Housebuilder Persimmon stands for new investor revolts against controversial bonuses

Housebuilder Persimmon stands for new investor rebellions above & # 39; very excessive & # 39; salary

  • The PIRC advisory group has instructed investors to once again object to the wage report
  • Last year Persimmon barely escaped the defeat over his bonus schedule

Housebuilder Persimmon braces itself for a new rebellion over its controversial bonuses after shareholders advisers advised investors to vote against the & # 39; very excessive & # 39; reward the company.

The PIRC advisory group has instructed investors to oppose the remuneration report for a second year at the annual meeting early next month.

Last year the FTSE 100 company escaped closely on the side of the bonus scheme for top bosses, but still got a big uprising.

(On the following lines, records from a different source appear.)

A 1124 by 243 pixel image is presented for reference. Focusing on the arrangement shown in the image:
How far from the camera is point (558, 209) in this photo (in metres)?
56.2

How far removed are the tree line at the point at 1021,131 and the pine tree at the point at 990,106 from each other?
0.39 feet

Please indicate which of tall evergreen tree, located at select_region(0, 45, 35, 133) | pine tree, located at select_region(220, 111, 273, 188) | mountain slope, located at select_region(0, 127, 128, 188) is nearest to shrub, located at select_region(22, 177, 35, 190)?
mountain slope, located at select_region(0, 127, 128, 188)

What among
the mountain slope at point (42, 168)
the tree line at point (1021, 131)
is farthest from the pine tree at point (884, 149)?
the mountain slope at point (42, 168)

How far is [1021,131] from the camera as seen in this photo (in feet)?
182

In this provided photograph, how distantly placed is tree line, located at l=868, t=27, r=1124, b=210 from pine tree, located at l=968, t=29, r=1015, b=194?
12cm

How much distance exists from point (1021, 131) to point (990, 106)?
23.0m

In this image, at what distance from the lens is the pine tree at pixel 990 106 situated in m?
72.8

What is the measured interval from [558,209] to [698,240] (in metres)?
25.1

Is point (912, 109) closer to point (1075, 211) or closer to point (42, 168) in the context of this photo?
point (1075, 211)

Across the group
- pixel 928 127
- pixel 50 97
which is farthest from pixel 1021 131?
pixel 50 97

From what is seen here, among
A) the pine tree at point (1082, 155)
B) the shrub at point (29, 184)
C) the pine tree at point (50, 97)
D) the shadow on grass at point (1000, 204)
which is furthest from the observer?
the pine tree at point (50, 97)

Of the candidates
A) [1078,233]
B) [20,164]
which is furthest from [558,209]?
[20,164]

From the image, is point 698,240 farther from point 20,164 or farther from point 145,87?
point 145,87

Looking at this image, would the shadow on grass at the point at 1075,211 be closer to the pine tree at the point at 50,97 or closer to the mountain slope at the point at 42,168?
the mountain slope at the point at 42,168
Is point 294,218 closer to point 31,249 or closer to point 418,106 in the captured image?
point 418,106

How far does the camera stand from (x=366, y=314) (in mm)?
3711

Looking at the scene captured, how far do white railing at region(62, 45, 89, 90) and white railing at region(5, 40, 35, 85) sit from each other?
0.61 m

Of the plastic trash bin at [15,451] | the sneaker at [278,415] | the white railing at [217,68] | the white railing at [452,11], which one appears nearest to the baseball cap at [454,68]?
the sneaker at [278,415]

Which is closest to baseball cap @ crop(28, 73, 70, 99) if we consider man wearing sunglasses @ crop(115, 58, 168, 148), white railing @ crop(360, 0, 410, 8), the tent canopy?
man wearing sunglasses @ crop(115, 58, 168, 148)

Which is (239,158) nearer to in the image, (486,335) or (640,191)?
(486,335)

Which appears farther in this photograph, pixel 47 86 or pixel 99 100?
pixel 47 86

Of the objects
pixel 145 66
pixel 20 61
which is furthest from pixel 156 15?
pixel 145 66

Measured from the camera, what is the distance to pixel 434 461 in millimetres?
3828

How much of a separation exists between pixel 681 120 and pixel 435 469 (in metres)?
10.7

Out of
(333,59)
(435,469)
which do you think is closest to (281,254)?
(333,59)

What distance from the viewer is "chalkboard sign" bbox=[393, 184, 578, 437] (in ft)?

The plan contained a bonus of more than £ 100 million for former boss Jeff Fairburn

The plan contained a bonus of more than £ 100 million for former boss Jeff Fairburn

The plan included a bonus of more than £ 100 million for former boss Jeff Fairburn that was shortened to around £ 75 million after a public impact. The bonus pot was stimulated by the Help-to-Buy scheme financed by the taxpayer.

Persimmon, led by the new chairman Roger Devlin, has tried to draw a line under the scandal by arranging total payouts, divesting Fairburn, ensuring that all employees are paid more than the living wage and steps to to improve the quality of their homes.

Two other consulting firms Glass Lewis and ISS have both supported Devlin's changes.

A spokesperson for Persimmon said the company understood “wage control needs and spent 2018 to ensure that the future reimbursement of Persimmon is clearly in line with best practice”.